The arbitrary element in arbitration fees

Vasanth RajasekaranSaurabh BabulkarHarshvardhan Korada Updated - September 25, 2022 at 09:57 PM.

How the Supreme Court ruling in a recent case can facilitate dispute resolution at reasonable cost

Parties to a dispute felt constrained to agree to the fee sought by arbitrators, as they otherwise feared an unfavourable decision | Photo Credit: Andrii Yalanskyi

In a recent decision in ONGC vs Afcons Gunanusa, the Supreme Court decided on a few crucial issues pertaining to arbitral fee. Before the 2015 amendment of the Arbitration and Conciliation Act, 1996, arbitrators unilaterally charged excessive fees.

Taking note of this, the apex court, in Union of India vs Singh Builders, called for an urgent solution to “save arbitration from the arbitration cost”. It gave three suggestions. First, institutional arbitration could be given preference where the arbitrator’s fee was as per a prescribed rate, based on the complexity of the matter and the number of hearings required. Second, when courts appoint an arbitrator, they could fix the fee. Third, retired judges could serve as arbitrators based on a fee structure decided by high courts.

The decision in the Singh Builders case came at a time when parties felt constrained to agree to the fee sought by arbitrators as they feared there would otherwise be an unfavourable decision. The apex court found this to be objectionable and unfortunate. In Sanjeev Kumar Jain vs Raghubir Saran Charitable Trust, the Supreme Court observed that arbitrators in ad hoc arbitrations were charging disproportionately high fees. It said that one possible remedy could be to disclose the fee prior to the appointment of arbitrators to allow the party to express its unwillingness to pay.

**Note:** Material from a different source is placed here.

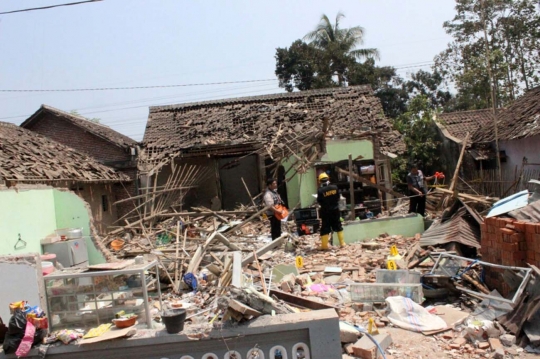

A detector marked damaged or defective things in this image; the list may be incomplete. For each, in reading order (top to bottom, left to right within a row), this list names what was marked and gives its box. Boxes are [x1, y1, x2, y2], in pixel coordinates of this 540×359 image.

damaged wall [0, 188, 105, 268]
broken furniture [43, 260, 161, 330]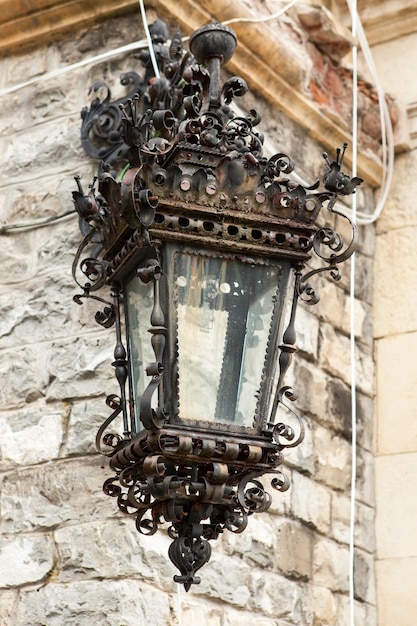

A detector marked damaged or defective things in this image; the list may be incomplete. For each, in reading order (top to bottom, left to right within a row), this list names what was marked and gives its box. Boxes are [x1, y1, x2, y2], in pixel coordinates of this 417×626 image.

rusted metal surface [71, 18, 358, 584]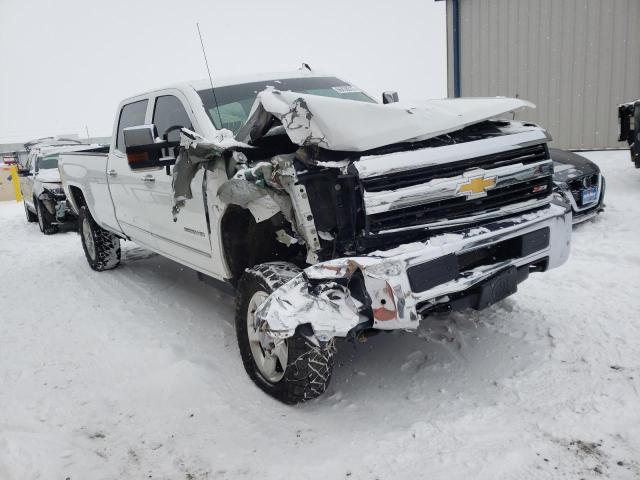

Against this backdrop, the Law Commission of India, in its 246th report, recommended inserting a model schedule of fees in the Arbitration Act, to serve as a guide for high courts in framing the rules governing the fees. Based on these recommendations, a Fourth Schedule was introduced in the Act. The Supreme Court observed that despite the Fourth Schedule, high courts had “been slow, if not tardy, in framing these rules”. Apart from the high courts of Rajasthan, Kerala and Bombay, no other had framed rules for determination of fees. Further, these rules only governed the arbitrators appointed by the courts.

Fee vs cost

In Afcons Gunanusa JV, defending the arbitrators’ right to decide their fee, the respondents argued that Section 31A of the Arbitration Act provided the arbitral tribunal the discretion to determine the cost of arbitration, which included a “reasonable cost relating to the fee and expenses of the arbitrators”. The apex court opined that the ‘costs’ and ‘fees’ must be distinguished from each other. Fees are the remuneration payable to the arbitrators for their service; costs were typically compensatory amounts paid by the losing party to the winning party for litigation expenses — to indemnify the winning party. Therefore, the functions of costs and fees were different; the principle under Section 31A and 38 of the Act could not empower arbitrators to unilaterally fix their fees.

The Supreme Court in Afcons Gunanusa, under Article 142 of the Constitution, laid down guidelines for fixing arbitrators’ fees in ad hoc arbitrations — including convening a preliminary hearing specifically for determining the fee. The arbitral tribunals must set out the components of their fee in the “terms of reference”. Once finalised, they cannot be changed.

On whether the Fourth Schedule under the Arbitration Act was mandatory, the Supreme Court opined that the failure of the high courts to notify rules had rendered the Fourth Schedule nugatory and, hence, not mandatory.

Further, the Fourth Schedule does not apply to international commercial arbitrations. The court opined that when one or both parties are unable to reach consensus, it is open to the arbitral tribunals to charge fees as stipulated in the Fourth Schedule, which is the model fee schedule. Consequently, when an arbitral tribunal fixes the fee in terms of the Fourth Schedule, the parties shall not be permitted to object to it.

On whether a claim and a counter-claim were to be treated as a single proceeding or two independent proceedings, the court held that the Arbitration Act treats claims and counter-claims as independent proceedings, since the latter is not contingent upon the former. Therefore, under the Fourth Schedule, the claim and counter-claim should be treated distinctly and separate fees should be charged for them.

Fee ceiling

The apex court held that the ceiling of ₹30 lakh was applicable to the sum of the base and variable amounts. The highest fee under the Arbitration Act would thus be ₹30 lakh. The court also observed that there was nothing in the Fourth Schedule to suggest that the ceiling of ₹30 lakh applied to the entire tribunal; such an interpretation would lead to absurd consequences.

The Supreme Court decision in Afcons Gunanusa JV has introduced much-needed clarity to the fee regime for ad hoc arbitrations where the parties fail to determine the arbitral fee among themselves.